Elon Musk a effectué un rare revirement public, déclarant avoir sous-estimé Anthropic et croire désormais que la startup d’IA est au sommet du secteur.
Après avoir critiqué Anthropic publiquement pendant des mois, Musk a reconnu sur X que son évaluation initiale de l’entreprise était erronée.
« Je me suis clairement trompé au sujet d’Anthropic. L’entreprise est manifestement actuellement le leader de l’IA. Aucune société n’a publié de modèle aussi performant que Mythos/Fable et elle aura sans aucun doute bientôt préparé Mythos 2 », a écrit Musk.
Cette déclaration marque un changement de ton spectaculaire par rapport aux commentaires qu’il a formulés au cours de l’année écoulée, lorsqu’il a remis à plusieurs reprises en question la direction d’Anthropic et ses chances de rivaliser avec les plus grands développeurs d’IA. Entre autres déclarations, Musk avait précédemment affirmé que « la victoire n’avait jamais fait partie des issues possibles pour Anthropic ».
Ses derniers commentaires répondaient à un utilisateur de X qui affirmait que Musk pouvait paralyser Anthropic, l’entreprise dépendant de l’infrastructure informatique fournie par SpaceXAI.
Musk refuse d’utiliser le calcul comme moyen de pression
Plutôt que d’adhérer à cette suggestion, Musk a déclaré qu’il n’utiliserait pas cette relation commerciale pour nuire à un concurrent.
« Ce n’est pas mon style », a-t-il écrit. Pour étayer cette idée, Musk a évoqué des décisions qui, selon lui, illustrent son approche de la concurrence.

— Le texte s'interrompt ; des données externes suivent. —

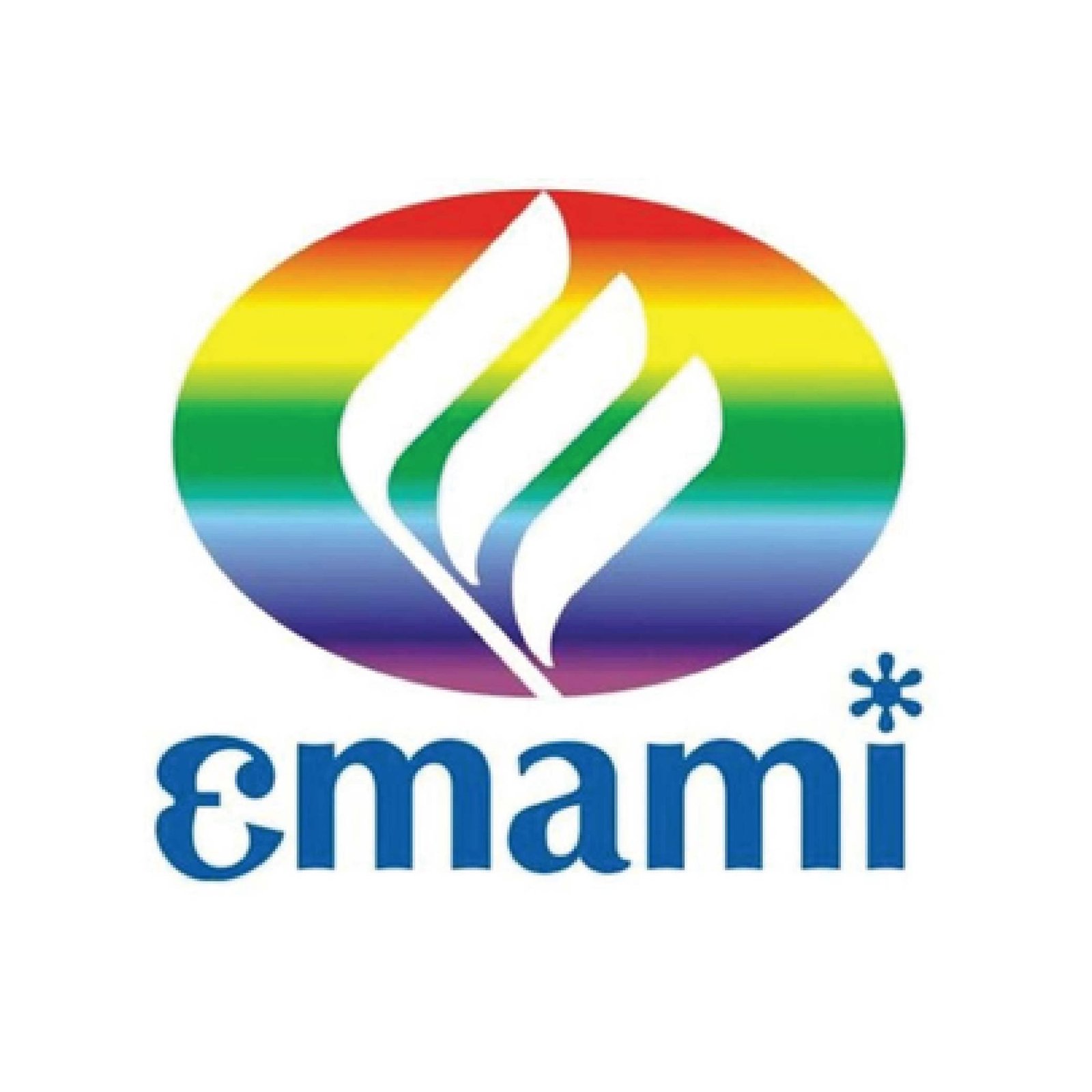 emami-logo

« Tesla a publié ses brevets en open source, et nous avons rendu le réseau de Supercharger accessible à tous les concurrents, alors même que nous aurions pu en faire un jardin fermé », a-t-il écrit. « SpaceX lance des systèmes satellitaires concurrents sans augmenter les prix ni appliquer de conditions déloyales. [...] Même mes pires ennemis peuvent m’attaquer sur cette plateforme. »
Le partenariat a changé la relation
Ces commentaires interviennent quelques semaines seulement après la conclusion d’un important partenariat d’infrastructure entre SpaceX et Anthropic.

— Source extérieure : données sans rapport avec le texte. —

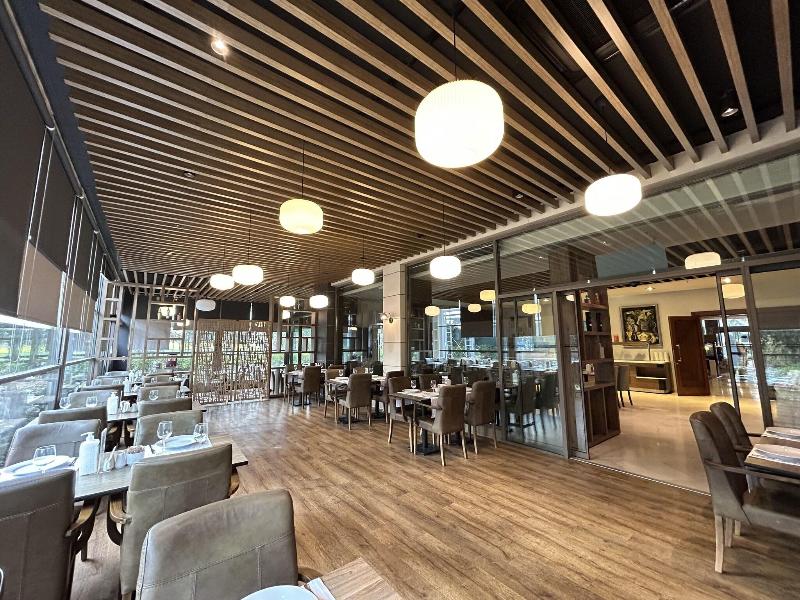 Best Western Premier Karsiyaka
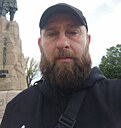 Знакомства: Алексей, 43 года, Новочеркасск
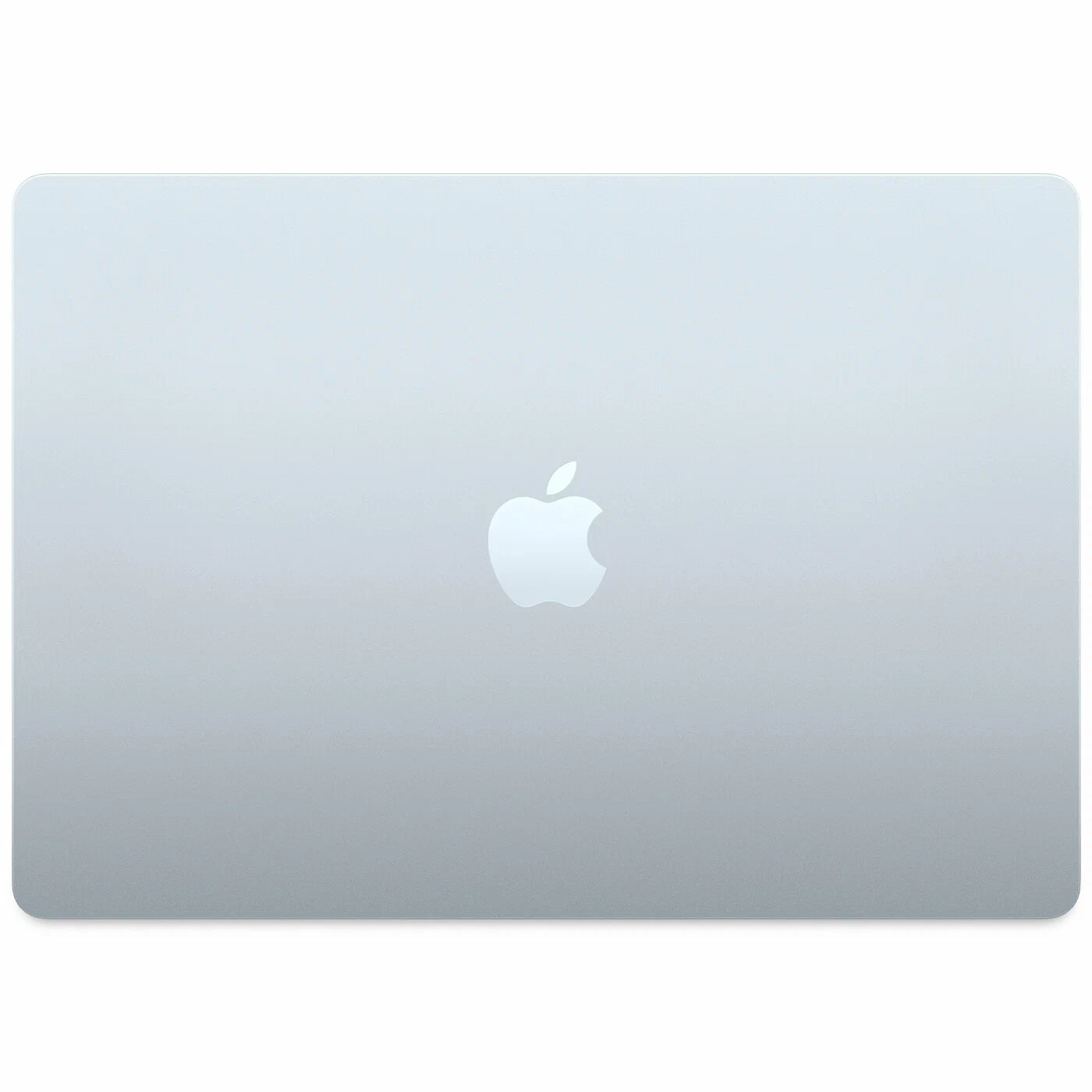 Ноутбук Apple MacBook Air 13 M4 16GB/1TB Sky Blue цена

Selon le document S-1 de SpaceX, Anthropic a obtenu l’accès à plus de 300 mégawatts de puissance de calcul de SpaceX au centre de données Colossus 1, soit plus de 220 000 GPU Nvidia. Le document S-1 de SpaceX montre également qu’Anthropic a accepté de payer environ 1,25 milliard de dollars par mois pour ce service jusqu’en mai 2029, bien que l’une ou l’autre entreprise puisse mettre fin à l’accord avec un préavis de 90 jours.
Depuis l’annonce du partenariat en mai, le ton de Musk envers Anthropic s’est progressivement adouci. Il avait précédemment déclaré avoir passé du temps avec les dirigeants de l’entreprise et en être ressorti impressionné, écrivant : « Toutes les personnes que j’ai rencontrées étaient très compétentes et tenaient énormément à faire ce qui est juste. Personne n’a déclenché mon détecteur de malveillance. »
Malgré cela, Musk a continué à présenter Anthropic comme une rivale, faisant remarquer plus tôt cette année que SpaceXAI est bien plus jeune qu’Anthropic et qu’OpenAI, et laissant entendre que le paysage concurrentiel pourrait évoluer avec le temps.
Ce que ce revirement révèle sur la course à l’IA
Les propos de Musk se distinguent parce qu’ils viennent du dirigeant d’une société d’IA qui a récemment lancé ses propres modèles de pointe tout en fournissant une infrastructure essentielle à une rivale directe.
Son aveu souligne également à quelle vitesse le leadership peut évoluer dans l'IA générative, où de nouvelles sorties de modèles peuvent transformer les perceptions en quelques semaines.
Dans le même temps, la dépendance d’Anthropic à l’égard de capacités de calcul louées reflète une réalité croissante du secteur : même les développeurs d’IA de premier plan s’appuient souvent sur des concurrents ou des partenaires externes pour disposer de l’énorme puissance de calcul nécessaire à l’entraînement et au déploiement de modèles avancés.
Cette combinaison d’une concurrence féroce et de partenariats commerciaux étroits devient de plus en plus courante à mesure que les entreprises d’IA se livrent une course pour concevoir des systèmes plus performants tout en partageant une partie de l’infrastructure sous-jacente.
Pour les entreprises et les clients professionnels, cela montre également que le leadership dans l’IA ne se définit plus uniquement par les performances des modèles, mais aussi par l’accès aux capacités de calcul, les partenariats stratégiques et la capacité à changer rapidement d’échelle sans perturber les clients.